TEXTO DEL DOCUMENTO:

Quienes tenían los videos y fotos siguieron llamando. Y Roberto tuvo que acceder a pagar lo que le pedían.
Tenían tanta información sobre él y lanzaban tantas amenazas contra su familia, que no había forma de tratar de eludirlos. Sin duda, eran o habían sido policías. Sabían quién era y también dónde vivían sus familiares y amigos.
Secreto de confesión
Si aquel 26 de diciembre Roberto estaba furioso. Después de seis meses, sentía miedo. No sabía a quién acudir, ni qué hacer.
Temía por su vida y la de los suyos.
Temía ser objeto de un escándalo. Sabía que tenía que pagar.
No podía acudir con nadie, ni confiar en nadie. ¿Quién le podría garantizar que no sería grabado nuevamente?
Decidió acudir con el padre Chuy, su amigo y confidente. Pero el párroco también había sido víctima de la nueva Ley Antisecuestro.
Según la policía, cuando Roberto se fue a confesar con el sacerdote, le habría contado de sus ilícitos relacionados con secuestros.
Por eso, pasada la fiesta de Navidad, la noche del 25 de diciembre, elementos de la Policía Federal fueron por el padre Chuy.
Tenía que declarar ante el Ministerio Público todo lo que le había contado Roberto.
Le advirtieron que la nueva ley no le permitía acogerse a los artículos 243 y 243 Bis, que le eximían de la obligación de declarar y revelar un secreto de confesión.
Las cosas habían cambiado. Conforme a lo dispuesto en el artículo 31, estaba obligado a quebrantar el secreto de confesión.
Y es que ese artículo establecía que “Toda persona que sea testigo de las conductas previstas en el presente ordenamiento está obligada a declarar con respecto a los hechos investigados.
“No serán aplicables las excepciones a que se refieren los artículos 243 y 243 Bis del Código Federal de Procedimientos Penales en los casos en que esté en peligro la vida de la víctima.

DATOS EXTRAÍDOS:

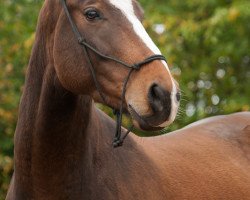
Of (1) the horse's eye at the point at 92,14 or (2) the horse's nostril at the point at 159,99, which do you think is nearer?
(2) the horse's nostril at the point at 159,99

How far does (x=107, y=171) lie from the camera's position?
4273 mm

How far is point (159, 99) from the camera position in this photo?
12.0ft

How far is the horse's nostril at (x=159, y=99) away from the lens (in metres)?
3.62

* * *

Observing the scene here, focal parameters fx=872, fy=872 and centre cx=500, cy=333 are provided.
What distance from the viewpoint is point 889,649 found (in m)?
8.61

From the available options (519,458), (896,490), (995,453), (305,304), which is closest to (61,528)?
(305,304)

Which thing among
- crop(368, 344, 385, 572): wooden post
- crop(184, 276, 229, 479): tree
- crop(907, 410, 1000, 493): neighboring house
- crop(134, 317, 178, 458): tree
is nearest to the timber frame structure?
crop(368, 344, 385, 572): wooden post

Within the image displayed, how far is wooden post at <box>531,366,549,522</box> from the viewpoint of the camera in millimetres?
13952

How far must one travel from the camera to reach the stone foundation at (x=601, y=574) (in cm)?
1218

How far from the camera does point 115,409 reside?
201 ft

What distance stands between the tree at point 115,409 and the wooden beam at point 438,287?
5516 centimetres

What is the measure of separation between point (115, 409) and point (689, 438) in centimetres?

---

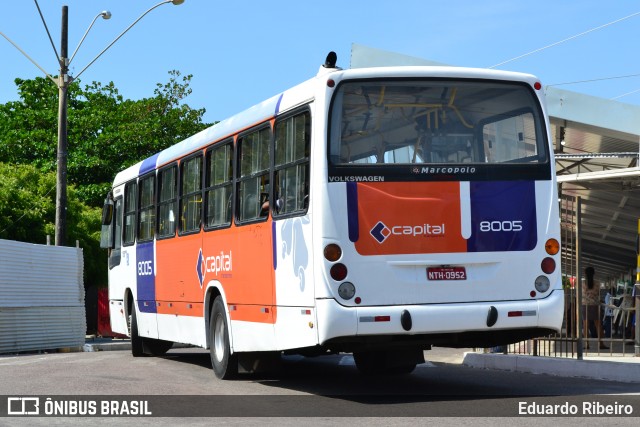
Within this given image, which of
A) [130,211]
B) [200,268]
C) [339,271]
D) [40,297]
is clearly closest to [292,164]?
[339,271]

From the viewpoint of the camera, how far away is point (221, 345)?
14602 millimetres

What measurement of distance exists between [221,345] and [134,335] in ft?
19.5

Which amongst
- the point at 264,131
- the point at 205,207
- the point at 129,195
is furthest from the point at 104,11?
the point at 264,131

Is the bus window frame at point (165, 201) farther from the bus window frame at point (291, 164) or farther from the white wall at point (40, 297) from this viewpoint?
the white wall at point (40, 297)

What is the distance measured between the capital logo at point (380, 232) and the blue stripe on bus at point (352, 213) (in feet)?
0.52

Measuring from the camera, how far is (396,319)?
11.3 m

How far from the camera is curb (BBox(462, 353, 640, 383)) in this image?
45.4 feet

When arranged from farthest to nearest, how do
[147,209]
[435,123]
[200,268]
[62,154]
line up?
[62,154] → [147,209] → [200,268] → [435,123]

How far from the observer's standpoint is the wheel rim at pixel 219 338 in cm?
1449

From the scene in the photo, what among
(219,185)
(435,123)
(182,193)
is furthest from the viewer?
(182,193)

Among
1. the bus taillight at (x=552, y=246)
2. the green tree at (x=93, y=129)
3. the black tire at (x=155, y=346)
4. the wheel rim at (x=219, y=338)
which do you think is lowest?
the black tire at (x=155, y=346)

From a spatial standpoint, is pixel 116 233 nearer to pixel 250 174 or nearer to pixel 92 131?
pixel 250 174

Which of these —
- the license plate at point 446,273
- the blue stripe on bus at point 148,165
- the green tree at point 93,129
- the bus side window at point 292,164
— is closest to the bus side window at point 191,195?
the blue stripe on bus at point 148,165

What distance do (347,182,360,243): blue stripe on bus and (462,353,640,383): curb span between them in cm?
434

TAREAS POR REALIZAR:
1. Según el relato sobre Roberto y el padre Chuy, ¿cuándo fueron los elementos de la Policía Federal por el sacerdote?
2. Enumera todos los artículos de ley que se mencionan en el relato sobre Roberto y el padre Chuy.
3. Prosigue el relato sobre Roberto y el padre Chuy a partir de su última oración.
Los ítems son material aparte, independiente del texto.

RESPUESTAS POR TAREA:
1. La noche del 25 de diciembre, pasada la fiesta de Navidad.

2. Artículo 243, artículo 243 Bis y artículo 31.

3.
“El Ministerio Público, bajo su estricta responsabilidad, podrá emplear las medidas de apremio que establezca el Código Federal de Procedimientos Penales”.
El párroco fue llevado a declarar por la fuerza. Lo haría como “presentado”.
Pero el padre se negó a hablar. Entonces, el Ministerio Público abrió una averiguación penal en su contra.
La nueva ley no sólo obligaba a los curas a revelar sus secretos profesionales.
Lo mismo pasaba con los abogados, médicos y periodistas, quienes ya no podrían ampararse en el artículo 243 del Código de Procedimientos Penales.
Finalmente, Roberto fue con el cura. Le platicó lo que le pasaba y el chantaje del que era objeto, pero ambos sabían que nada se podía hacer. Menos aún con la nueva Ley Antisecuestro y con la policía “modelo”.
La policía modelo
Curiosamente, desde que se promulgó la ley, no se volvió a saber de policías procesados por estar involucrados en delitos de secuestro.
Aunque sí era frecuente que muchos de ellos fueran confundidos con secuestradores.
En realidad, según el gobierno, no eran delincuentes, sino policías encubiertos.
De acuerdo con lo dispuesto en el Capítulo Décimo de la Nueva Ley para Prevenir y Sancionar los Delitos en Materia de Secuestro, se habían legalizado las operaciones encubiertas y los infiltrados.
En medio de sus miedos, y después de seis meses de que la policía había allanado legalmente su casa, Roberto todavía se preguntaba si aquello era realidad o una pesadilla.
Si era realidad, no se perdonaba el no haber hecho algo para impedir la aprobación de esa ley.
¿Por qué los periodistas no alzaron su voz contra esta legislación staliniana, hitleriana?
¿Por qué los obispos y cardenales se quedaron callados cuando se les coartó su derecho a mantener el secreto de confesión?
¿Qué hizo el nuevo ombudsman para frenar la ley?
¿Por qué los diputados y senadores adelantaron el reloj legislativo para aprobar al vapor aquella ley justo antes de irse de vacaciones?